SHELDON GLACIER, Antarctica More rain on the Antarctic Peninsula is speeding a melt of glaciers such as the Sheldon, which has retreated 2 km (1.2 miles) in 20 years and is nudging up world sea levels, a leading expert said.
"Rain is very corrosive to glaciers and at least in part the reason this glacier is retreating," David Vaughan, a British Antarctic Survey glaciologist, said on an inflatable speedboat in a bay that had been blanketed by ice for thousands of years.
"The glacier has retreated since 1989 and left this open water. That's the same pattern for 87 percent of 400 glaciers along the Antarctic Peninsula," he told Reuters.
The ice cracks and growls as the 70-meter-high (230 feet) ice cliffs at the front of the Sheldon glacier slide downhill, some of the ice a bluish white. Icebergs sometimes split off into the sea, where penguins and seals swim.
The front edge of the Sheldon -- a small glacier by Antarctic standards -- has receded 2 km since 1989, apparently because of global warming blamed on greenhouse gases emitted by burning fossil fuels, Vaughan said.
Temperatures were above freezing with clear skies on Friday and Thursday. Rain spattered the glacier on Wednesday and has fallen several times this month.
Vaughan said rain was becoming more frequent in summertime on the peninsula, the northernmost part of Antarctica that sticks up toward South America.

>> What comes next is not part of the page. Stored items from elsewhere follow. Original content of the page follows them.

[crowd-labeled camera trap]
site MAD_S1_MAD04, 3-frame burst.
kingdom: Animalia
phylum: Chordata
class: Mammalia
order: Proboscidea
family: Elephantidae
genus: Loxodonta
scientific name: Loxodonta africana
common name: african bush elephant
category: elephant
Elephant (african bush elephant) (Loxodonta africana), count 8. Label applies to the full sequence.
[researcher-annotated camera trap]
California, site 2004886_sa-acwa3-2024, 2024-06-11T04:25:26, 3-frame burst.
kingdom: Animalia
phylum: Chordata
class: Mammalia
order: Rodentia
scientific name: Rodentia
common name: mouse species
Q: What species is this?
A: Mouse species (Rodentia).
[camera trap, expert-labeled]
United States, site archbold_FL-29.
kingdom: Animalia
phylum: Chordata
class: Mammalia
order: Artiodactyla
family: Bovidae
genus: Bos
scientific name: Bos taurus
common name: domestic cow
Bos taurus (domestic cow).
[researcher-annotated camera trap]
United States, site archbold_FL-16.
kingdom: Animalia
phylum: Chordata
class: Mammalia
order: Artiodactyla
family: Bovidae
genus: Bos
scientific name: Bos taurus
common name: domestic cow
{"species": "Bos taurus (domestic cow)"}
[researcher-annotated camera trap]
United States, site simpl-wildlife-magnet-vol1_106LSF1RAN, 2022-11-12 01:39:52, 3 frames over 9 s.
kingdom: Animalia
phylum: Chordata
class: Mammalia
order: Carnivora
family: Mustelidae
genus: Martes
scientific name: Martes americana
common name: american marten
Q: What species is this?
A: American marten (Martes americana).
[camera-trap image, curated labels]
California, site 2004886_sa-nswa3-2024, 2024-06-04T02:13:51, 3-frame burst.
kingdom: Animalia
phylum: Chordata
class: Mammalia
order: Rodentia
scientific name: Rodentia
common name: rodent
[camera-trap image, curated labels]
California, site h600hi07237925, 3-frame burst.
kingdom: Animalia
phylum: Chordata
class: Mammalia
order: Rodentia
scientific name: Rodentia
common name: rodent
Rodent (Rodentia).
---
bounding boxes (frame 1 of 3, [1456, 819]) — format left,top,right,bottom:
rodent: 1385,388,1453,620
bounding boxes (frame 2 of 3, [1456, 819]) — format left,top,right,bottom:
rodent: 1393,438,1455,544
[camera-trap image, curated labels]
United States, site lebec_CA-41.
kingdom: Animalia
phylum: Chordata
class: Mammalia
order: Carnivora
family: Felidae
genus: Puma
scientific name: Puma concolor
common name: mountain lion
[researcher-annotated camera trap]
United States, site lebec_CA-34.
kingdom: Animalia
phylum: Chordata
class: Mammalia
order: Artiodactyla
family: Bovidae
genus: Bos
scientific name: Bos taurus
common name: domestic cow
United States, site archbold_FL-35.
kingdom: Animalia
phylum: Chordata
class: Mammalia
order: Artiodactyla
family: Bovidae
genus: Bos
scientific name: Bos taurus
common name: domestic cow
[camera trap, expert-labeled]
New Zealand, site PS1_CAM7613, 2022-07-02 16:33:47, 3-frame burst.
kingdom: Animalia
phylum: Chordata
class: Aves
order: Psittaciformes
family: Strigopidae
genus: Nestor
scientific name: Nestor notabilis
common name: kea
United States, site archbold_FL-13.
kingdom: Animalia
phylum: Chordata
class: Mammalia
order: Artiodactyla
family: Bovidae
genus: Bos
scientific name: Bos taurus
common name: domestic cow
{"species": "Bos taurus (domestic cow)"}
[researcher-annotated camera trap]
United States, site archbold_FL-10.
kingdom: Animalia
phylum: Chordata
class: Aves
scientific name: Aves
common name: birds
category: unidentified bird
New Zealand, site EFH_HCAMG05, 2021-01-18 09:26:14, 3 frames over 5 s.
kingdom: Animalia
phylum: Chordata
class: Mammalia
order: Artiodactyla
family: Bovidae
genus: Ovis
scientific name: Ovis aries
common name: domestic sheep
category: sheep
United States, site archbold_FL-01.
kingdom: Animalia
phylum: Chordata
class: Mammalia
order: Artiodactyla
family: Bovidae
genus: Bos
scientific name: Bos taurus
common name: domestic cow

The peninsula is warming faster than anywhere else in the southern hemisphere.
SEA LEVEL RISE
And the thaw of Sheldon, near the British Rothera reseach station and other peninsula glaciers, is part of a wider melt adding to world sea levels.
"It doesn't add up to much on its own but by the time we've added Patagonia, Alaska, all those other areas where glaciers are receding, we have 1 millimeter (0.04 inch) at least (a year) of sea level rise around the globe," Vaughan said.
Adding in other factors including that water expands as it warms up, ocean levels are rising 3 mm a year -- or 30 cm (11.8 inches) a century. And the rate is accelerating after a gain of 17 cm in the 20th century.
Vaughan, a leading member of the U.N. Climate Panel, said there were worrying signs that vast glaciers to the south were also starting to spill more water into the sea.
"The concern is ... that the much bigger glaciers (further south) are going to start doing the same thing," he said. The large Pine Island glacier about 500 km to the south has also accelerated.
The peninsula covers a fraction of Antarctica, a frozen continent bigger than the United States that contains most of the world's fresh water.
More than 190 governments have agreed to work out by the end of 2009 a new U.N. treaty to fight global warming, partly fearing that rising sea levels could swamp low-lying Pacific Islands or flood coastal cities from Amsterdam to Sydney.
Average temperatures on the peninsula have risen by up to 3 Celsius (5.4 F) in the past 50 years against a world average of 0.7 Celsius in the past century.